The explanation revolves around the boom-bust cycle caused by the monetary machinations of the banking establishment (the central bank and the commercial banks). For the economy as a whole, malinvestment occurs during the boom phase of the cycle and the bust phase is when the proverbial chickens come home to roost (the investing mistakes are recognized and a general liquidation occurs). For the gold mining industry, however, the malinvestment occurs during the economy’s bust phase, because the boom for gold mining coincides with the bust for the broad economy.

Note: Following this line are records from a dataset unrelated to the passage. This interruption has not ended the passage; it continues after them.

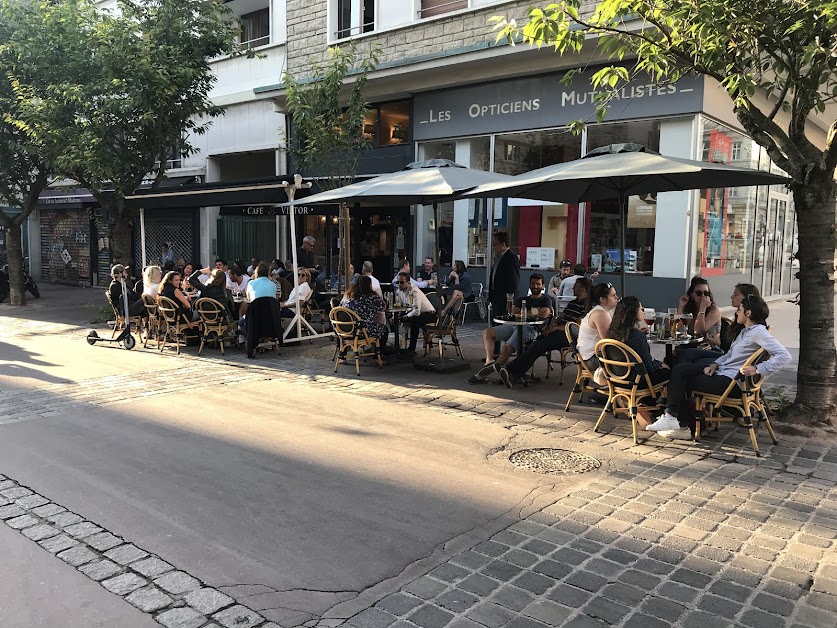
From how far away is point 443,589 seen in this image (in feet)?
11.7

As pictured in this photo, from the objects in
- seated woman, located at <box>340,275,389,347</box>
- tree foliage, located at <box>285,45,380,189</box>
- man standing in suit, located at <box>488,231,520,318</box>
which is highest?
tree foliage, located at <box>285,45,380,189</box>

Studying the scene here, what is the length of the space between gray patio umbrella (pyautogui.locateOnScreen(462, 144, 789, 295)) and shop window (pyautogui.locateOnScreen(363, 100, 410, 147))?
785 cm

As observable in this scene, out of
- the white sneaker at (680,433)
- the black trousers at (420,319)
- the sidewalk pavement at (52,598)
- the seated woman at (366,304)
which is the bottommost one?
the sidewalk pavement at (52,598)

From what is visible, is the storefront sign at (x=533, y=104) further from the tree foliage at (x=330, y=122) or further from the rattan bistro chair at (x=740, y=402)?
the rattan bistro chair at (x=740, y=402)

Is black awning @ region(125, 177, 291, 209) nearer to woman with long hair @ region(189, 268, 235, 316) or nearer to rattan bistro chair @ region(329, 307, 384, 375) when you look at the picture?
woman with long hair @ region(189, 268, 235, 316)

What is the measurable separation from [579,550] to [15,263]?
1989cm

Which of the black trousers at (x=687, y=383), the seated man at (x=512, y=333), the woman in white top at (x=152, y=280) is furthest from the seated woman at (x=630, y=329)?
the woman in white top at (x=152, y=280)

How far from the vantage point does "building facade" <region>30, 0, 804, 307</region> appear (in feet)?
41.7

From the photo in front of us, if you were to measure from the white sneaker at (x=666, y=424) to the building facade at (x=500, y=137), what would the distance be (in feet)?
22.4

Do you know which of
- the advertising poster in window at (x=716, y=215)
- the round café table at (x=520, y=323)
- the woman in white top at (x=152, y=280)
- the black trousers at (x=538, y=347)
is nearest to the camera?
the black trousers at (x=538, y=347)

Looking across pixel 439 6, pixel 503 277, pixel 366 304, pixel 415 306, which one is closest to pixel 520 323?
pixel 503 277

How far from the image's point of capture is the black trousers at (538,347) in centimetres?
813

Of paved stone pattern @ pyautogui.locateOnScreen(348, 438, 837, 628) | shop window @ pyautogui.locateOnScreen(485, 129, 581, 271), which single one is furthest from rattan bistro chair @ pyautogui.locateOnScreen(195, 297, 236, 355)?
paved stone pattern @ pyautogui.locateOnScreen(348, 438, 837, 628)

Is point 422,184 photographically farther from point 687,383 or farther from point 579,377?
point 687,383
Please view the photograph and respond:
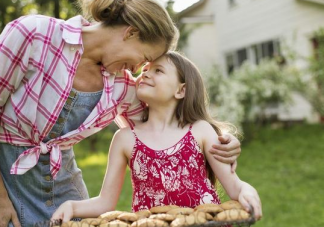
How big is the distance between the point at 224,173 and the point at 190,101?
0.42 metres

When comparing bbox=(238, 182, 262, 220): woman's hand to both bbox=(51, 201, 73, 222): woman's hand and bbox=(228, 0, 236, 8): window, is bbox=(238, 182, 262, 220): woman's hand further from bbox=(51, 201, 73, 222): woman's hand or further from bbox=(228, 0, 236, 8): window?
bbox=(228, 0, 236, 8): window

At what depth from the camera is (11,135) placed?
8.09ft

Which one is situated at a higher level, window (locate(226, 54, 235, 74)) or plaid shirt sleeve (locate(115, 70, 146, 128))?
plaid shirt sleeve (locate(115, 70, 146, 128))

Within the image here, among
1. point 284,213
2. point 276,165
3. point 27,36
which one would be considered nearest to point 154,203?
point 27,36

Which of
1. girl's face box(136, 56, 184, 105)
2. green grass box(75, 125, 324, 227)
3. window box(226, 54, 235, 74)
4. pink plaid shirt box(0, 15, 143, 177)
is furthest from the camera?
window box(226, 54, 235, 74)

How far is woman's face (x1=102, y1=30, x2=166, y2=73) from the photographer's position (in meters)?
2.49

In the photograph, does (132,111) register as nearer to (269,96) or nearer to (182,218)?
(182,218)

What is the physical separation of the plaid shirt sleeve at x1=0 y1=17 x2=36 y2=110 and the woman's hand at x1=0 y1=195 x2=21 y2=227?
0.45m

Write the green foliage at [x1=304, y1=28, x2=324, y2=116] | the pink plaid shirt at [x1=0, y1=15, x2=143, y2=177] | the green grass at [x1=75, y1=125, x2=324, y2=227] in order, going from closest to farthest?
1. the pink plaid shirt at [x1=0, y1=15, x2=143, y2=177]
2. the green grass at [x1=75, y1=125, x2=324, y2=227]
3. the green foliage at [x1=304, y1=28, x2=324, y2=116]

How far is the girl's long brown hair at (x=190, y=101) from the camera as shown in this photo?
2.69m

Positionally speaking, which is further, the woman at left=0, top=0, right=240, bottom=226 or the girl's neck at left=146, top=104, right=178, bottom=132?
the girl's neck at left=146, top=104, right=178, bottom=132

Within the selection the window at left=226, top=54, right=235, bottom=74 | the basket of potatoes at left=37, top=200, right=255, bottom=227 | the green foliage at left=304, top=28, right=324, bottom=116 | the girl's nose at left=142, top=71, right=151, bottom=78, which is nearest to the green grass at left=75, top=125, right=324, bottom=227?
the green foliage at left=304, top=28, right=324, bottom=116

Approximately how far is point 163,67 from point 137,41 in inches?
9.5

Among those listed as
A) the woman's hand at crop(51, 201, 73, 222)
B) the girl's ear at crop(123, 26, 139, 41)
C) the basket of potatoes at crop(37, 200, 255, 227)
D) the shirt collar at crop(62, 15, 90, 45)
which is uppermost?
the shirt collar at crop(62, 15, 90, 45)
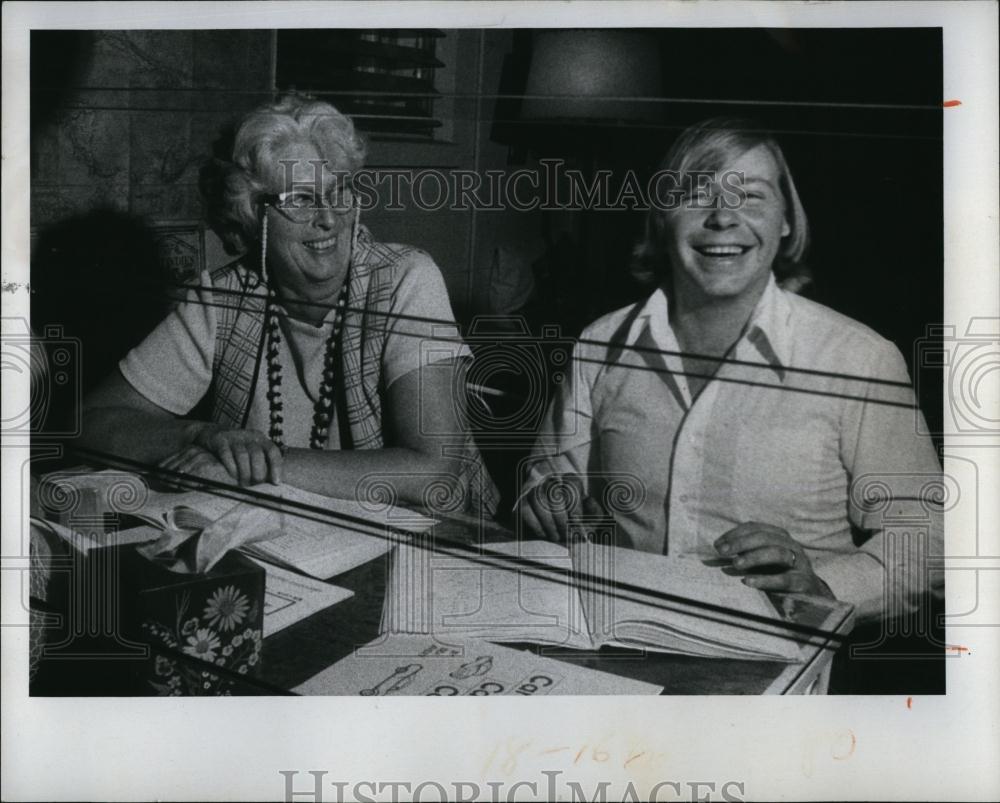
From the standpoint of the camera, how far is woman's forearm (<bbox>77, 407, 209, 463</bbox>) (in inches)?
84.8

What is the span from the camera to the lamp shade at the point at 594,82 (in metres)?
2.10

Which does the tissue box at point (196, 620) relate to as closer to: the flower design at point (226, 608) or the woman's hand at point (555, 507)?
the flower design at point (226, 608)

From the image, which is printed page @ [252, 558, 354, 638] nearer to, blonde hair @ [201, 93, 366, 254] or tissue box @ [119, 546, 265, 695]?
tissue box @ [119, 546, 265, 695]

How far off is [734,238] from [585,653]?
2.86ft

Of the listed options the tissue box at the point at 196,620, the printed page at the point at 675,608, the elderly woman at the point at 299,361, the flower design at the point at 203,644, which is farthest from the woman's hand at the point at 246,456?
the printed page at the point at 675,608

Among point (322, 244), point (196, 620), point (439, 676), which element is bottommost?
point (439, 676)

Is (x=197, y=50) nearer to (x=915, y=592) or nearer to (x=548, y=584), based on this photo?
(x=548, y=584)

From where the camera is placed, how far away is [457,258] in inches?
83.7

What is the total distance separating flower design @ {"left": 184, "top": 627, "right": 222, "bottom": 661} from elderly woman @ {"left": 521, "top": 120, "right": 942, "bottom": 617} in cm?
66

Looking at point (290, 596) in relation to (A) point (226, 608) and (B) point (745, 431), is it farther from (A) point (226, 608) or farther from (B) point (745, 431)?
(B) point (745, 431)

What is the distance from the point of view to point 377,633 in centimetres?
212

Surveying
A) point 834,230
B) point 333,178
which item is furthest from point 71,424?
point 834,230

To further explain, rapid monetary inflation distorts relative price signals and in doing so incentivizes investments that for a while (usually at least a few years) create the impression that the economy is powering ahead. Eventually, however, many of these investments are revealed for what they are (ill-conceived), with the revelation stemming from rising costs, declining profits or the absence of profit, resource shortages within the economic sectors that ‘boomed’ the most, and rising short-term interest rates due to a scramble for financing to complete projects and/or deal with cash flow problems.

After it starts to become clear that many of the boom-time investments were based on unrealistic expectations, a general drive to become more liquid gets underway. Many people sell whatever they can in an effort to pay expenses and service debts, thus kicking off an economic bust (recession or depression).

For the average person, becoming more ‘liquid’ usually involves obtaining more cash. However, corporations and high-net-worth individuals often prefer other forms of ‘liquidity’, including Treasury Bills and gold. That, in essence, is why the demand for gold tends to rise during the bust phase of the economy-wide boom-bust cycle.